▶ [Text provided]
════════════════════
The State Department reiterated their commitment to bring us on board, but still isn’t sure when that will happen. They’re projecting that it’ll be sometime in the next 12 months.

In the meantime, a fellow A-100 colleague connected us with his parents, who offered us very reasonably-priced housing in Winchester, VA. We’ve moved to a comfortable 3-bedroom townhouse in rural Virginia, close to the West Virginia border. After a few days of scrounging furniture from Craigslist and being blessed by our new hosts’ generosity, our household goods arrived. We now have clothes and a few other possessions.

We’re planning to shelter in place here for the moment. The governor of Virginia has closed the state until June 10. It seems prudent for now to be in a rural area. Food and necessities (like toilet paper) are available here for the moment, and we’re comfortable and safe.

“The best laid schemes of mice and men
Go often askew,
And leave us nothing but grief and pain,
For promised joy!”
– Robert Burns, from ‘To A Mouse’ in 1785

We’ve experienced this pandemic and its fallout differently than everyone else. We were already planning on disruption and change; this is just not the disruption that we were planning for. Our framing of this as an adventure should have given me pause; my definition of adventure is, “hardship in the past tense”.
════════════════════
▶ [Problems to solve]
1. List each place name in the pandemic update, counting each place once.
2. Rewrite the pandemic update from "The State Department" to "comfortable and safe.", swapping "townhouse" for "duplex".

▶ [Data supplied]
════════════════════
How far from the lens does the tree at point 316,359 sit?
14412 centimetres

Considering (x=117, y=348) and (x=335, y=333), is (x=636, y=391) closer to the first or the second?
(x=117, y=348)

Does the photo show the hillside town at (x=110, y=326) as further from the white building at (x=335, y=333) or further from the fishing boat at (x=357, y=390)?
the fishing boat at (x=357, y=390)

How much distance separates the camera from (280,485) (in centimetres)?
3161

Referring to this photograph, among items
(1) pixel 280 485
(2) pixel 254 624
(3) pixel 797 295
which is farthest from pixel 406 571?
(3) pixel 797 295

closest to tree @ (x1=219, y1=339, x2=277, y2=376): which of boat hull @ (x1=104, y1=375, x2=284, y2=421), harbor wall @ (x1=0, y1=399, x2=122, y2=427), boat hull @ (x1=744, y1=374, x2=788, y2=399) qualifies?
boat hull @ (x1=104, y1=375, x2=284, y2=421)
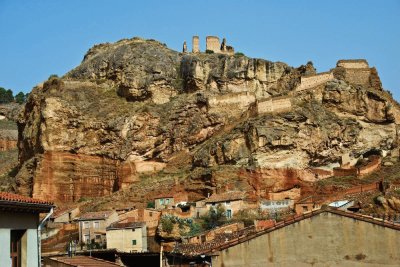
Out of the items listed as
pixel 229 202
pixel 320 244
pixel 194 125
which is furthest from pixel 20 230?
pixel 194 125

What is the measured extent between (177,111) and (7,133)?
212 feet

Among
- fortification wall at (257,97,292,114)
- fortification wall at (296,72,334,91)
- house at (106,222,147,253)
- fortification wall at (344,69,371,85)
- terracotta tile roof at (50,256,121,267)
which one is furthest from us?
fortification wall at (344,69,371,85)

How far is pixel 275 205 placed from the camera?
6894 centimetres

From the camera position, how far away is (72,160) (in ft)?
282

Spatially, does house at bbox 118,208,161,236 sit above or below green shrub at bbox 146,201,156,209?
below

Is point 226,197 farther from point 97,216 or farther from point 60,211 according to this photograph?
point 60,211

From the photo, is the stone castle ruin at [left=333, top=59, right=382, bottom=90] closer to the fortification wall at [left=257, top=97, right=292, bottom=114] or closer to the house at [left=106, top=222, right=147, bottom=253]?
the fortification wall at [left=257, top=97, right=292, bottom=114]

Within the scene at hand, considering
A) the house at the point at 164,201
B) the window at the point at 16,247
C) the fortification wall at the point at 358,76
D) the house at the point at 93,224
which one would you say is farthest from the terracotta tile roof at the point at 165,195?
the window at the point at 16,247

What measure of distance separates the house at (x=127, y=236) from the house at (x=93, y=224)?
431 cm

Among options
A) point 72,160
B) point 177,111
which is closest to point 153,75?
point 177,111

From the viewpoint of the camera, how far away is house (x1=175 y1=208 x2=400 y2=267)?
76.0ft

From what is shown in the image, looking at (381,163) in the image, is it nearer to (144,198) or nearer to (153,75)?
(144,198)

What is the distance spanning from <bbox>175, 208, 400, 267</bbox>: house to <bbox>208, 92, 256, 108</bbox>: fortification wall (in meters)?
61.1

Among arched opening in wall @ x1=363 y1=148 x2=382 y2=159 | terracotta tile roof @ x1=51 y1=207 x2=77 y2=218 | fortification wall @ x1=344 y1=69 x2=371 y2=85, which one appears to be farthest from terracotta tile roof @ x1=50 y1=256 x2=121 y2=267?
fortification wall @ x1=344 y1=69 x2=371 y2=85
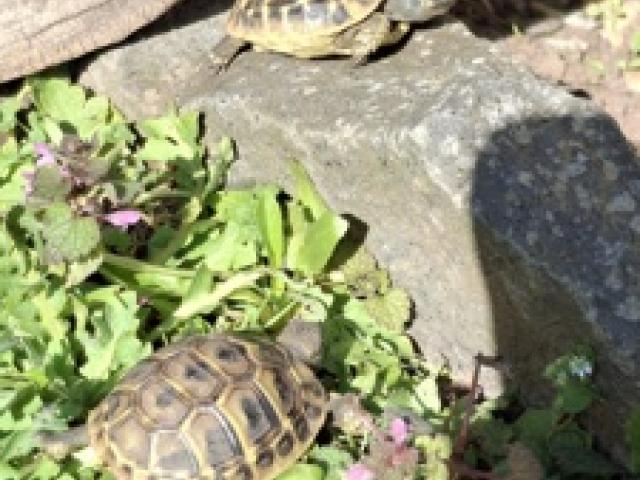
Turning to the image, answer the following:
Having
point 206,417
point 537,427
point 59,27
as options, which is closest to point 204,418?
point 206,417

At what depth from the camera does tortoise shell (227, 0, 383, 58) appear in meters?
4.07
════════════════════
▶ [Answer list]
1. Winchester; Virginia; West Virginia

2.
The State Department reiterated their commitment to bring us on board, but still isn’t sure when that will happen. They’re projecting that it’ll be sometime in the next 12 months.

In the meantime, a fellow A-100 colleague connected us with his parents, who offered us very reasonably-priced housing in Winchester, VA. We’ve moved to a comfortable 3-bedroom duplex in rural Virginia, close to the West Virginia border. After a few days of scrounging furniture from Craigslist and being blessed by our new hosts’ generosity, our household goods arrived. We now have clothes and a few other possessions.

We’re planning to shelter in place here for the moment. The governor of Virginia has closed the state until June 10. It seems prudent for now to be in a rural area. Food and necessities (like toilet paper) are available here for the moment, and we’re comfortable and safe.